## Problem description:
Return every line of the listing that contains the string "instances". Matches are case-sensitive.

[Stored entries]
------
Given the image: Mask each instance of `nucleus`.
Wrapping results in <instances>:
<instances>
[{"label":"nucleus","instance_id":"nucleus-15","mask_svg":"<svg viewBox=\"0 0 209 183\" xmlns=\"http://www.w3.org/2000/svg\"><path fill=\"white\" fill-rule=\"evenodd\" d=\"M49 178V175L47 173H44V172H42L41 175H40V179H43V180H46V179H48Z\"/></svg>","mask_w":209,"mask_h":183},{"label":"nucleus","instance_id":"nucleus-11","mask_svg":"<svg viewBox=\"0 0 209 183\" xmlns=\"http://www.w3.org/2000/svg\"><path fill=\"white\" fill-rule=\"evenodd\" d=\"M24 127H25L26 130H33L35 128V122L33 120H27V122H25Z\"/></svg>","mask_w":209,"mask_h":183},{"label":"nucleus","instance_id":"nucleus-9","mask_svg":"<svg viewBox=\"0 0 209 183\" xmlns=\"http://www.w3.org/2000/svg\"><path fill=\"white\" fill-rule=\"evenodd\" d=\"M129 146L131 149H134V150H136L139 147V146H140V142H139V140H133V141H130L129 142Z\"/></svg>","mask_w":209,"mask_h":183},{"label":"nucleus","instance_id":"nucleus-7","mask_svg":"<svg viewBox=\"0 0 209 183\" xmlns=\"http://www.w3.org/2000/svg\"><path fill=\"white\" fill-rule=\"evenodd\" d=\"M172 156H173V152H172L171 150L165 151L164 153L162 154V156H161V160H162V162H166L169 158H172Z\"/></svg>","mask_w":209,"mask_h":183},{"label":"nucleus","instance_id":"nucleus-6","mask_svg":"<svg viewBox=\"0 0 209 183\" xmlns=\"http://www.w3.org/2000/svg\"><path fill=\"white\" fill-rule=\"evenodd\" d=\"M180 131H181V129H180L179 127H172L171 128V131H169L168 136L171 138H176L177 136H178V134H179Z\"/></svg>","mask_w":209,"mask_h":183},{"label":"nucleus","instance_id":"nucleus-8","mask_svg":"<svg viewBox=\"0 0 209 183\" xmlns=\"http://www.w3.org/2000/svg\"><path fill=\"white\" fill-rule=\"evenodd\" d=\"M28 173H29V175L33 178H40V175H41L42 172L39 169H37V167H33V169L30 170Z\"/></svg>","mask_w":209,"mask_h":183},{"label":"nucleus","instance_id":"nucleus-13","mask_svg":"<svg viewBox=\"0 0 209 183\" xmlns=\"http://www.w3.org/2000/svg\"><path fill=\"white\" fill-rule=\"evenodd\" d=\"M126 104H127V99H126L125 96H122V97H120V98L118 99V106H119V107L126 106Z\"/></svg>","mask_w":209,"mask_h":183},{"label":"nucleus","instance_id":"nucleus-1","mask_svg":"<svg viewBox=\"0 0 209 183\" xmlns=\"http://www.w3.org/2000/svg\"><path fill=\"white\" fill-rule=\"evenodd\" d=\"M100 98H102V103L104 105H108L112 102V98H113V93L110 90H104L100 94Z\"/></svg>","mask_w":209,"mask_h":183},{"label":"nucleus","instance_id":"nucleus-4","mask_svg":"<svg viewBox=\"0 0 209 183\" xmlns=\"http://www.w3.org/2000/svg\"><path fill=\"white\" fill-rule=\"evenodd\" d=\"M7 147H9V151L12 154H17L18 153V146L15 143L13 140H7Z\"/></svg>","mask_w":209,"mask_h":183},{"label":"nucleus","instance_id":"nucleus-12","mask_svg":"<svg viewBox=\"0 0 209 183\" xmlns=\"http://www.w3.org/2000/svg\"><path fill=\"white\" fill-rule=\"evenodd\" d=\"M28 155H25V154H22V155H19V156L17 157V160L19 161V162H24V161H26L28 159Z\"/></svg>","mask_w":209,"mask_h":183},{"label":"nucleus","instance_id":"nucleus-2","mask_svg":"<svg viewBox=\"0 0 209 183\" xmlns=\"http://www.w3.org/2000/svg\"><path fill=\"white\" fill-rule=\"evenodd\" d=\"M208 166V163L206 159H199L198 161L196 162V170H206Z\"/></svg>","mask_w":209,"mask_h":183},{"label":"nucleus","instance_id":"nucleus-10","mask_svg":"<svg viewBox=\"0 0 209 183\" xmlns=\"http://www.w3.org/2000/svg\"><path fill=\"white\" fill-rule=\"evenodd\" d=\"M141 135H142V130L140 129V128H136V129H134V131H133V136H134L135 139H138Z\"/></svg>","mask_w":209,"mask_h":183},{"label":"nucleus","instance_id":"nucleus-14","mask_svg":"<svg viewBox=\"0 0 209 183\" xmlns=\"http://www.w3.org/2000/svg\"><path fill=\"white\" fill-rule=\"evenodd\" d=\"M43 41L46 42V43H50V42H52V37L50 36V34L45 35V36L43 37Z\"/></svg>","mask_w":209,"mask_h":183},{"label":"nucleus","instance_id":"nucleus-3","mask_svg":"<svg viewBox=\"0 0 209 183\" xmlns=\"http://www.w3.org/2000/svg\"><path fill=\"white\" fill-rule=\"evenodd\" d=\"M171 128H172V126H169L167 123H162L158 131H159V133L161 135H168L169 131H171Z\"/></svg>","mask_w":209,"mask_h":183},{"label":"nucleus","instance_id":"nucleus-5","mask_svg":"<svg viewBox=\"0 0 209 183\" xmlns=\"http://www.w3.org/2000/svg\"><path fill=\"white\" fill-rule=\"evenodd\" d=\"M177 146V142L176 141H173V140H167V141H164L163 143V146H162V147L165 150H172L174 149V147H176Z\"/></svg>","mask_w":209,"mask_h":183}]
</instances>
------
## Answer to the exercise:
Wrapping results in <instances>:
<instances>
</instances>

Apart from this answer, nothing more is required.